Abstract Extracellular concentrations of morphine from the dorsal spinal cord, the periaqueductal gray (PAG) including the dorsal raphe, and the lateral hypothalamus were measured by microdialysis in awake rats after intraperitoneal (i.p.) administration of 2.5, 5.0 and 10 mg/kg morphine. Morphine concentrations in all areas showed similar time courses: morphine was detected in the first dialysate sample (13–15 min) and maximal concentrations were reached at 45 min after injection. When in vivo recoveries of morphine from the spinal cord and brain areas were taken into account, no significant differences between morphine concentrations in the various areas were found.
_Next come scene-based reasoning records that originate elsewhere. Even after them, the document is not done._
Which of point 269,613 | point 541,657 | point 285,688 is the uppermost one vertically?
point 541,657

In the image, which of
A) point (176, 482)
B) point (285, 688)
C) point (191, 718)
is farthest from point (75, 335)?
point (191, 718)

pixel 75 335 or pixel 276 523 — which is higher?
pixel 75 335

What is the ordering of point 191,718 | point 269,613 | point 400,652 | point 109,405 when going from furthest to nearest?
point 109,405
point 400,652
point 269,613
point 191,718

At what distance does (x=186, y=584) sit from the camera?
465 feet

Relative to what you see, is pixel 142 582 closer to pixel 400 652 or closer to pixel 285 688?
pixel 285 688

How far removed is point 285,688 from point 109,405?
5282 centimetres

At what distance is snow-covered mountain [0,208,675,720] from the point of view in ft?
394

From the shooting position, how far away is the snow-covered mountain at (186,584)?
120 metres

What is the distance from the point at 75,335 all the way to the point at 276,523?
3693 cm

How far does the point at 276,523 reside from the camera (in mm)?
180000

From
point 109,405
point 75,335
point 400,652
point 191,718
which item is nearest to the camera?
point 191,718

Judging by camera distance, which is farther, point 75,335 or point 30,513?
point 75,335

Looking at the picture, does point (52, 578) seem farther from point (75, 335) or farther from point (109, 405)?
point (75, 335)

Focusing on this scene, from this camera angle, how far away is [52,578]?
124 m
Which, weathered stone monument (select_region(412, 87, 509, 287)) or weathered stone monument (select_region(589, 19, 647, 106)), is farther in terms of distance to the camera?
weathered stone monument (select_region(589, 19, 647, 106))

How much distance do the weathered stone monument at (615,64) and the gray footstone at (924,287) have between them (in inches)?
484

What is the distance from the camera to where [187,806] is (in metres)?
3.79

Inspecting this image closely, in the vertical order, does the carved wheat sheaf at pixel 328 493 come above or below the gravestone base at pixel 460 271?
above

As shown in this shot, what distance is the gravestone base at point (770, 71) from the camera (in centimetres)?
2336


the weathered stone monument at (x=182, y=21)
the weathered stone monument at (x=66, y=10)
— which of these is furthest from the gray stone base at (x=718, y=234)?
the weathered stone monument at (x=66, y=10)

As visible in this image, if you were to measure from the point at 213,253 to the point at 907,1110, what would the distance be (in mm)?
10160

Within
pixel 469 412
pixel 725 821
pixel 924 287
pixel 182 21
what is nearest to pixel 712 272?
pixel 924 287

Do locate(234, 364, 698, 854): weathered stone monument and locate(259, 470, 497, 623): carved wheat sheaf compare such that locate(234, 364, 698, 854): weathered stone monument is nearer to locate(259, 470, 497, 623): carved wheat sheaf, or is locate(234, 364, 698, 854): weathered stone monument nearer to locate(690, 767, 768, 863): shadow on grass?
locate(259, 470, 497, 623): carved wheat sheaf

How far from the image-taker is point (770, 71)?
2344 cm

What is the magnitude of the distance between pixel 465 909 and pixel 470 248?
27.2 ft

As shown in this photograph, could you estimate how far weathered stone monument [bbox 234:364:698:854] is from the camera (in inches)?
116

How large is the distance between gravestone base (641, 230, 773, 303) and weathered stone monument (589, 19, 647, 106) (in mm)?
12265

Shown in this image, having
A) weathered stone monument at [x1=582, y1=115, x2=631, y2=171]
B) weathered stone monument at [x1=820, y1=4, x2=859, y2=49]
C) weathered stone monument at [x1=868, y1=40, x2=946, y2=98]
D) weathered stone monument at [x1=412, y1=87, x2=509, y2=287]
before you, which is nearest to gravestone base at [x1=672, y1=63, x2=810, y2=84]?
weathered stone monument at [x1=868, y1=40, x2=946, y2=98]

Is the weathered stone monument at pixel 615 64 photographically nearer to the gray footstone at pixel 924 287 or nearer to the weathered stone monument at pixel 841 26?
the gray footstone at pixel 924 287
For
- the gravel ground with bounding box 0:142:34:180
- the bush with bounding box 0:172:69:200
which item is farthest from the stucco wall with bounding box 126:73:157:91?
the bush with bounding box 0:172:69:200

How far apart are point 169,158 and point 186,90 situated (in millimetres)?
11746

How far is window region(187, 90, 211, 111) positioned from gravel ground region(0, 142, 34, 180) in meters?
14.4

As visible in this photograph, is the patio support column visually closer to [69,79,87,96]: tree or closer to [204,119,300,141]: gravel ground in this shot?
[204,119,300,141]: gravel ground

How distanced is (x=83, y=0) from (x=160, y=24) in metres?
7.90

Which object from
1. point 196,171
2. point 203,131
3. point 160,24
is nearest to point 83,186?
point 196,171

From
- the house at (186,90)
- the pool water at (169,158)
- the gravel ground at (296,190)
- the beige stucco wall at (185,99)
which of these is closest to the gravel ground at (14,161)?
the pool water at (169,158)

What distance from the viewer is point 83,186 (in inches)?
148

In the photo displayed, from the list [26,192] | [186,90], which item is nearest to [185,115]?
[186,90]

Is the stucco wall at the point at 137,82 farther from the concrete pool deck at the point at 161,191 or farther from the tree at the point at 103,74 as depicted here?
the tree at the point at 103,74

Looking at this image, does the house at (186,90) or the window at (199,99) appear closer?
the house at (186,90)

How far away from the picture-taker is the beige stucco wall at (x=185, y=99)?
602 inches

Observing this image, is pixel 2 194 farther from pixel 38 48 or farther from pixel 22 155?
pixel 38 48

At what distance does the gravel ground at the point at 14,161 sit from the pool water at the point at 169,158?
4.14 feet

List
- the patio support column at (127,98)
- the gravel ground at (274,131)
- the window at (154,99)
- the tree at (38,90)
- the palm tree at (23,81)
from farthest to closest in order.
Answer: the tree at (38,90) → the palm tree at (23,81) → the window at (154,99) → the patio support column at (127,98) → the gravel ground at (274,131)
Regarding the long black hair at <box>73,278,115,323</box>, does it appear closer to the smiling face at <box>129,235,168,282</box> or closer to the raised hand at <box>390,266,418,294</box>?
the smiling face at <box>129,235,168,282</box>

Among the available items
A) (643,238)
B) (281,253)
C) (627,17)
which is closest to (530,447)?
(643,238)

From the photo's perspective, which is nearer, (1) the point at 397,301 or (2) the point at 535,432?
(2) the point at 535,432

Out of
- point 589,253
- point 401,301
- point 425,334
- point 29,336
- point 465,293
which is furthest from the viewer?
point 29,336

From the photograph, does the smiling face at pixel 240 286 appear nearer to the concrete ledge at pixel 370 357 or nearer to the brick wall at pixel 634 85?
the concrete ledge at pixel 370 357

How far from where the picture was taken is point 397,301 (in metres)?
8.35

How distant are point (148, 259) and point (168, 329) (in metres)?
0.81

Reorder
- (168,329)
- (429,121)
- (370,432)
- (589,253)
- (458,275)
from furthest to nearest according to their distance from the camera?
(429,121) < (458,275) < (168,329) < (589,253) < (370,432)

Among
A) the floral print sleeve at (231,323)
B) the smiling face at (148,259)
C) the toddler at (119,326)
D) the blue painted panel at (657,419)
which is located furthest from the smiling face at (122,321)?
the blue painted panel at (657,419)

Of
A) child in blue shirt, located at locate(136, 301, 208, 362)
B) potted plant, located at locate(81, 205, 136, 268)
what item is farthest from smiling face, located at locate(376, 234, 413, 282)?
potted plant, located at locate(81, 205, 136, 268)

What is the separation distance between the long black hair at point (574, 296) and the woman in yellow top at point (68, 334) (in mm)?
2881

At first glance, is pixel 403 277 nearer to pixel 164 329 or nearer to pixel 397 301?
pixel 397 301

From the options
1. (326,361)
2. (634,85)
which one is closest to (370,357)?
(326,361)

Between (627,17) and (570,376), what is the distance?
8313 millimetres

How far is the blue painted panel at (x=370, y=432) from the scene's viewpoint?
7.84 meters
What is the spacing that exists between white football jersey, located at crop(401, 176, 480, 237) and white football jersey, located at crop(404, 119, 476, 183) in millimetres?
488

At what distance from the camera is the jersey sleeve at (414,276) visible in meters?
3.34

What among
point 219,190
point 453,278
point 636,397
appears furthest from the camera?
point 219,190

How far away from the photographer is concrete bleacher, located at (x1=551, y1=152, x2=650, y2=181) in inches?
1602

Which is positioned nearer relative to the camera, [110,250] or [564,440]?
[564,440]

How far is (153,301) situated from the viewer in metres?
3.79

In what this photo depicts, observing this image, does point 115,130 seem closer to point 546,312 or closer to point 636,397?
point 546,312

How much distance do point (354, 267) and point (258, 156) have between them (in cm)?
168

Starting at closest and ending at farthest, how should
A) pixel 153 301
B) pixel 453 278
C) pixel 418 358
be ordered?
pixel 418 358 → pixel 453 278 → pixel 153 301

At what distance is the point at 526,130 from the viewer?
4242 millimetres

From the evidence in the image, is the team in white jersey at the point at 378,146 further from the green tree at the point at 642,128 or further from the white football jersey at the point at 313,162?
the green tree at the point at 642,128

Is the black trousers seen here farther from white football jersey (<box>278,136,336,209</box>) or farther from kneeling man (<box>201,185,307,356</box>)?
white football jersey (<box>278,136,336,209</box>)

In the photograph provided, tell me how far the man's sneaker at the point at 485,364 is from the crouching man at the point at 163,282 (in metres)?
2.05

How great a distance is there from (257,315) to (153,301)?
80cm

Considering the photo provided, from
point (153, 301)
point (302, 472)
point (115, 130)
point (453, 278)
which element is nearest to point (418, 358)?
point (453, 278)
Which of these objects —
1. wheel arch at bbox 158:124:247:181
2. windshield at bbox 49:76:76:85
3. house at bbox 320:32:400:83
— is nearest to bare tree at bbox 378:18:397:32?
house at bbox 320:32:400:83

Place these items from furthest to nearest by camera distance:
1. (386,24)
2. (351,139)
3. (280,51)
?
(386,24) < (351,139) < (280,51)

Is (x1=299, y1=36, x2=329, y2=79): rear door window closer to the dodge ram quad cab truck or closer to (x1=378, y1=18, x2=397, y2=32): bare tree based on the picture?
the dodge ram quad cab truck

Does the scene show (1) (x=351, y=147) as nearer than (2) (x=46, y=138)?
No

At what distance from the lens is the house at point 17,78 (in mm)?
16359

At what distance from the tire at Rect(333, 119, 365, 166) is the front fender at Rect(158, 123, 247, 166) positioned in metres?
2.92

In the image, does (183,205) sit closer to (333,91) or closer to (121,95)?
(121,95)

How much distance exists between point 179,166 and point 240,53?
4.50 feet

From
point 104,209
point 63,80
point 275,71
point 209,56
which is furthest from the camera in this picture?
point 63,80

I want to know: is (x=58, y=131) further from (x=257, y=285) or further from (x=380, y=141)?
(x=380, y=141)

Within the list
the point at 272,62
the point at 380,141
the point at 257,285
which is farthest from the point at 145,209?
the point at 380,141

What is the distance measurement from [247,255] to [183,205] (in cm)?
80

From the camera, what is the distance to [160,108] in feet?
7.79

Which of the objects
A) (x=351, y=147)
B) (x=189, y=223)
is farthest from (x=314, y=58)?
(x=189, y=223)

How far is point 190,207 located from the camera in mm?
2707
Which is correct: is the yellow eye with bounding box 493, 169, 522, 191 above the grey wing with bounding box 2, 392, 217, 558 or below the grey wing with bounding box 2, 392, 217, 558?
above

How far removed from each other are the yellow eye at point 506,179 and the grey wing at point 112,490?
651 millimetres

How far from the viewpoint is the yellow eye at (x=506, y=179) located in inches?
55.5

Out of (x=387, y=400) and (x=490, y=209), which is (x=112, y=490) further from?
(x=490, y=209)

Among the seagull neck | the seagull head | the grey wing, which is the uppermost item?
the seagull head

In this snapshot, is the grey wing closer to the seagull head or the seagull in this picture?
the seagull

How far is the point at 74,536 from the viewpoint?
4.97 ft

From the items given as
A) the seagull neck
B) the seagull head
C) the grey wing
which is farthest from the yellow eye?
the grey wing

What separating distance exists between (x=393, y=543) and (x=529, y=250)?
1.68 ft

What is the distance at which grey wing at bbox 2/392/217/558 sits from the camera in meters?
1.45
The relationship between extracellular morphine concentrations and morphine-induced analgesic behavior was investigated by simultaneously measuring morphine in the dialysate and its analgesic effect in the paw-withdrawal and tail-flick tests. In all areas sampled, the extracellular concentrations of morphine at different times after i.p. injection, significantly correlated with the magnitude of behavioral analgesia assessed by either test. The highest correlation was obtained between extracellular concentrations of morphine in the spinal cord and PAG and behavioral analgesia assessed in the paw-withdrawal test. Our data indicate that, after systemic injection, morphine is evenly distributed throughout the spinal cord and brain including potential anatomical sites of morphine's analgesic action. We estimate that the minimal extracellular morphine concentration in spinal cord that is required to produce a significant increase in nociceptive threshold is approximately 100 pg/25 μl, which corresponds to a tissue concentration of about 100 ng/g of morphine.